● **Exercise description**
Rewrite each line of the items below as an entry in one numbered list. Skip blank lines and leave the pictures out.

● **Supplied data**
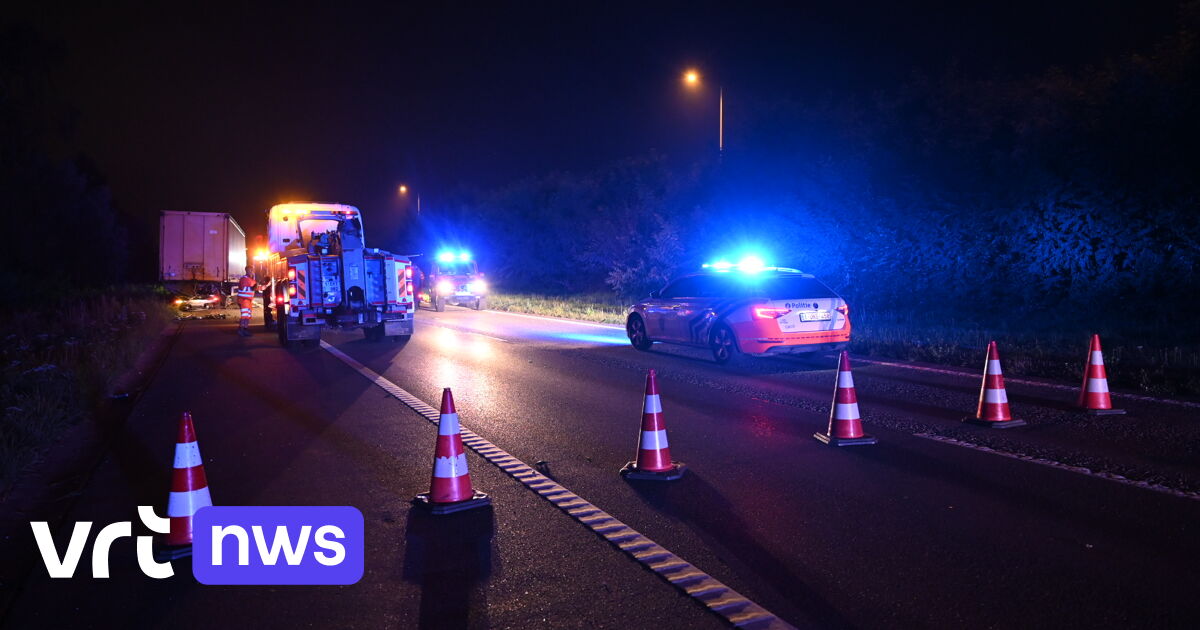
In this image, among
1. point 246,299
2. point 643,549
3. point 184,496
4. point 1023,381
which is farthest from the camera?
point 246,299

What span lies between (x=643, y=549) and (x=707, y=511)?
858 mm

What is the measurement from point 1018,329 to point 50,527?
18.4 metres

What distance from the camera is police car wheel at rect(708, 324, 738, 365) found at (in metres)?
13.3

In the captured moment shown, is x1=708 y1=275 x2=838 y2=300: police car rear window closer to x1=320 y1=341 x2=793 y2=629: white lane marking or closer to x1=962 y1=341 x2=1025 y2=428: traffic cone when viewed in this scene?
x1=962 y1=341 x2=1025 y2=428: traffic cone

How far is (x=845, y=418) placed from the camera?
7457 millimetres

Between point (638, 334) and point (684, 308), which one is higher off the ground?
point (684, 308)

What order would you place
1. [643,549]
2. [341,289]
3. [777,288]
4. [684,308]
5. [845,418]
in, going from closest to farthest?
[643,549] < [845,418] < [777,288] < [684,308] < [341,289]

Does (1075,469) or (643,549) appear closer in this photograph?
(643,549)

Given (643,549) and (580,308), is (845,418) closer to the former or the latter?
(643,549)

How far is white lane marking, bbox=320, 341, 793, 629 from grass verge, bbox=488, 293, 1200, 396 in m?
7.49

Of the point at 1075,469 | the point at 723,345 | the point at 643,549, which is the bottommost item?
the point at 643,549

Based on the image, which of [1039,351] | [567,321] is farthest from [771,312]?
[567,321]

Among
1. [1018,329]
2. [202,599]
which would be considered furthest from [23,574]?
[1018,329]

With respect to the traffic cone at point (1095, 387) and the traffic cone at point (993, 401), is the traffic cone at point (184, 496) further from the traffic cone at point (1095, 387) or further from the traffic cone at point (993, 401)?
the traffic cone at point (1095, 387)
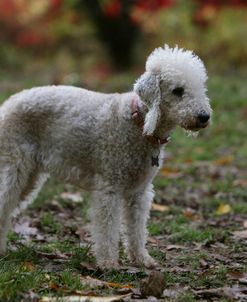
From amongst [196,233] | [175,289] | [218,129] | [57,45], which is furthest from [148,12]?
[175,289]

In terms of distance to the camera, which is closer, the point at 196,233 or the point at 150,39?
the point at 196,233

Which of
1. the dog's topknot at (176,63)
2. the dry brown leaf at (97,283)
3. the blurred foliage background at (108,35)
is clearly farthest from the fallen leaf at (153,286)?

● **Result of the exercise**
1. In this image, among
2. 1. point 246,299
3. 2. point 643,549
4. 3. point 184,496
5. 4. point 1023,381
6. which is farthest from the camera?
7. point 246,299
8. What span lies between (x=643, y=549) and (x=707, y=511)?
9. 858 mm
10. What is the measurement from point 1018,329 to point 50,527?
11. 18.4 metres
12. What distance from the camera is police car wheel at rect(708, 324, 738, 365) found at (in metres)?
13. 13.3
14. In the captured moment shown, is x1=708 y1=275 x2=838 y2=300: police car rear window closer to x1=320 y1=341 x2=793 y2=629: white lane marking or closer to x1=962 y1=341 x2=1025 y2=428: traffic cone when viewed in this scene?
15. x1=962 y1=341 x2=1025 y2=428: traffic cone
16. How far is (x=845, y=418) placed from the camera?
17. 7457 millimetres
18. Between point (638, 334) and point (684, 308), which one is higher off the ground?
19. point (684, 308)
20. What order would you place
21. 1. [643,549]
22. 2. [341,289]
23. 3. [777,288]
24. 4. [684,308]
25. 5. [845,418]
26. in, going from closest to farthest?
27. [643,549] < [845,418] < [777,288] < [684,308] < [341,289]
28. Does (1075,469) or (643,549) appear closer in this photograph?
29. (643,549)
30. Given (643,549) and (580,308), is (845,418) closer to the former or the latter?
31. (643,549)
32. How far is white lane marking, bbox=320, 341, 793, 629 from grass verge, bbox=488, 293, 1200, 396 in m?
33. 7.49
34. Of the point at 1075,469 | the point at 723,345 | the point at 643,549, which is the bottommost item?
35. the point at 643,549
36. Based on the image, which of [1039,351] | [567,321] is farthest from [771,312]?
37. [567,321]
38. Among
39. 1. [1018,329]
40. 2. [202,599]
41. which would be considered furthest from [23,574]?
42. [1018,329]
43. With respect to the traffic cone at point (1095, 387) and the traffic cone at point (993, 401), is the traffic cone at point (184, 496) further from the traffic cone at point (1095, 387) or further from the traffic cone at point (993, 401)?
44. the traffic cone at point (1095, 387)
45. From amongst [196,233] | [175,289] | [218,129] | [57,45], which is furthest from [148,12]?
46. [175,289]
47. In terms of distance to the camera, which is closer, the point at 196,233 or the point at 150,39?
48. the point at 196,233
49. Which of
50. 1. the dog's topknot at (176,63)
51. 2. the dry brown leaf at (97,283)
52. 3. the blurred foliage background at (108,35)
53. is clearly farthest from the fallen leaf at (153,286)?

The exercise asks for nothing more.